DECIDED SEPTEMBER 25, 1996.
Child molestation. Fulton Superior Court. Before Judge Lane.
Barry E. Billington, for appellant.
Lewis R. Slaton, District Attorney, Carl P. Greenberg, Kirby Clements, Jr., Assistant District Attorneys, for appellee.
After a jury trial, James Michael Coates was convicted of child molestation, false imprisonment, and enticing a child for indecent purposes. He appeals from the convictions entered on the jury's verdict and the denial of his motion for new trial.
1. Coates contends that the trial court erred in denying his motion for mistrial when an agent with the Georgia Bureau of Investigation, while testifying for the state, stated that another suspect took a polygraph test; the witness did not give the test results. Defense counsel objected to any mention of the test, although at one point he argued that his objection would be only to the witness giving the test results, which she did not. When the trial court stated that it would give the jury a curative instruction, defense counsel moved for a mistrial. The trial court then stated to counsel its proposed instruction and asked counsel if there was any objection. Defense counsel stated that there was none. When the jury returned, the trial court gave the instruction. Defense counsel did not voice an objection, ask for additional instructions, or renew his motion for a mistrial after the instruction was given. "Where the trial judge gives corrective instructions and thereafter counsel fails to request further instruction or renew his motion for mistrial, an enumeration addressed to such ground is without merit." (Citation and punctuation omitted.) Chambers v. State, 216 Ga. App. 361, 363 (2) ( 454 S.E.2d 567) (1995). Defense counsel's inaction after the instruction was given constitutes a waiver. Id; see Sing v. State, 217 Ga. App. 591, 593 (2) ( 458 S.E.2d 493) (1995).

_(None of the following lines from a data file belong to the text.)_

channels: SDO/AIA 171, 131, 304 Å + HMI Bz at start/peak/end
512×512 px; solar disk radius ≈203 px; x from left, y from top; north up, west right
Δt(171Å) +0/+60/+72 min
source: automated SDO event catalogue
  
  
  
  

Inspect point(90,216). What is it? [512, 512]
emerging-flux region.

2. Coates argues that the trial court erred in not granting a mistrial when, before the victim testified and identified Coates in court, another witness for the state allegedly took the victim to a courtroom window and pointed Coates out to the victim. The trial transcript does not show that any such event occurred. Even assuming this did happen, however, the issue raised is not reviewable. There is no indication in the trial transcript that counsel moved for a mistrial, that he called the matter to the court's attention, or that the court ruled on such an issue. In Coates' motion for new trial, defense counsel testified that he raised the issue with the trial court when court was not in session, just as the judge was leaving the bench. According to defense counsel, the trial court was not convinced that the incident occurred as alleged or that Coates was harmed by whatever happened. Counsel did not indicate in the new trial hearing that he requested recordation of the alleged conference held when the court is not in session. Moreover, he stated "I don't recall looking at the court reporter to see if her fingers were moving." The subject conference was not recorded, so a review of what transpired is not possible. McGraw v. State, 199 Ga. App. 389, 396 (17) ( 405 S.E.2d 53) (1991). Counsel's testimony at the motion for new trial hearing as to what happened in a conference held during trial is not a sufficient substitute for a transcript. "Where the transcript or record does not fully disclose what transpired at trial, the burden is on the complaining party to have the record completed in the trial court under the provisions of OCGA § 5-6-41 (f). When this is not done, there is nothing for the appellate court to review." (Citations and punctuation omitted.) Meier v. State, 190 Ga. App. 625 (1) ( 379 S.E.2d 588) (1989); see Mantooth v. State, 197 Ga. App. 797, 799 (3) ( 399 S.E.2d 505) (1990). Further, any issues raised in Coates' brief that were not included within the enumerations of error cannot be considered. Id.
3. Coates' third enumeration of error is not supported in his brief by any argument or citation of authority and is therefore deemed abandoned. Court of Appeals Rule 27 (c) (2).
Judgment affirmed. McMurray, P.J., and Ruffin, J., concur.